Definition of keywords (programming) language

this is a continuation of my recent question ( Code for defining a programming language in a text file ). I am very grateful for all the answers I received, it helped me a lot. My code for this task is complete and it works quite well - fast and reasonable accuracy.

The method used is as follows: I have a “training” perl script that identifies the most frequently used words in the language, performing a histogram of words from a set of example files. This data is then downloaded by the C ++ program, which then checks the given text and accumulates an estimate for each language based on the words found, and then simply checks which language has the highest score.

Now I would like to do it even better and work a little on the quality of identification. The problem is that I often get "unknown" as a result (many languages ​​accumulate a small score, but nothing more than my threshold). After some debugging, research, etc. I found out that this is probably due to the fact that all words are considered equal. This means that viewing "#include", for example, has the same effect as viewing "while" - both of which indicate that it can be c / C ++ (now I ignore the fact that "while" is used in many other languages), but, of course, in large .cpp files there can be a ton of "bye", but in most cases only a few "#include".

So the fact that "#include" is more important is ignored because I could not figure out how to determine if a word is more important than another. Now bear it in mind that the script that creates the data is pretty dumb, its only histogram of words and for each selected word it gives a rating of 1. It doesn’t even look at the words (so if there is "# & |? /" In the file often it can be chosen as a good word).

I would also like the data creation part to be fully automated, so no one should look at the data and change it, change the grades, change the words, etc. All brains should be in script and cpp.

Does anyone have a suggestion to define keywords or, more importantly, important words? . Some things that can help: I ​​have the number of occurrences of each word and the number of complete words (so the ratio can be calculated). I also thought about destroying characters like; etc., since the histogram script often sets, for example, "continue"; as a result, but the important word is "continue." Last note: all checks for equality are done for exact matching - there are no case-sensitive substrings. This is mainly due to speed, but substrings can help (or hurt, I don't know) ...

NOTE: thanks to everyone who bothered to answer, you helped me a lot.

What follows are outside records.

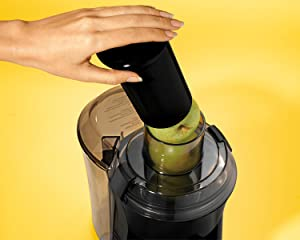 juicer hand electric vegetable inexpensive champion triturating centrifugal small best rated reviews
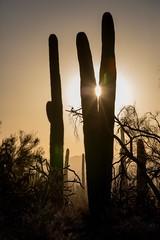 Saguaro Sun Catcher (Edmonton Ken) Tags: saguaro national park cactus backlight silhouette sunset arizona nature wild desert sand dust travel destination tourism sight seeing plant succulent peace sun carnegiea gigantea spine needle sharp beautiful cool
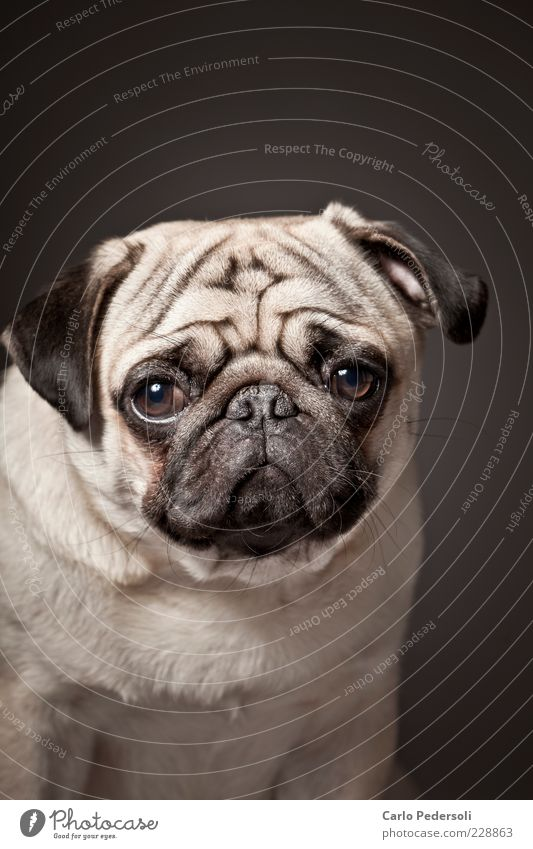 Loneliness Animal Emotions Gray Dog Small Hope Cute Soft Animal face Longing Wrinkles Pelt Fat Fatigue Boredom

My work with this is almost finished, so I will describe what I did to get good results.

1) Get a decent set of exercises, about 30-50 files per language from different sources, to avoid coding style bias
2) Write a perl script that executes a histogram of words. Implement blacklist and whitelist (more on this below)
3) add fictitious words to the black list, for example, "license", "etc.". They are often found at the beginning of a file in license information.
4) Add the five most important words in each language to the white list. These are words that are found in most of the source texts of this language, but are not frequent enough to get into the histogram. For example, for C / C ++ I had: #include, #define, #ifdef, #ifndef and #endif in the white list.
5) Highlight the beginning of the file, so give more points to the words found in the first 50-100 lines
6) when executing the histogram word, tokenize the file using @words = split(/[\s\(\){}\[\];.,=]+/, $_); This should be good for most languages ​​that I think (gives me better results). For each language in the final results should be about 10-20 of the most common words.
7) When the histogram is completed, delete all the words found in the black list and add all those that are in the white list
8) Write a program that processes a text file in the same way as a script - tokenize using the same rules. If a word is found in the histogram data, add dots to the correct language. Words in a histogram that correspond to only one language should add more points, those that belong to several languages ​​should add less.

Comments are welcome. Currently, about 1000 text files I get 80 unknowns (mostly on extremely short files - mostly javascript with one or two lines). About 20 files are not recognized correctly. The file size is about 11 kB from 100 bytes to 100 kbytes (11 MB in total). It takes one second to process them all, which is enough for me.

+4
source share
4 answers

I think you are approaching this from the wrong point of view. From your description, it seems you are building a classifier. A good classifier should distinguish between different classes; he does not need to accurately evaluate the correspondence between the input and the most probable class.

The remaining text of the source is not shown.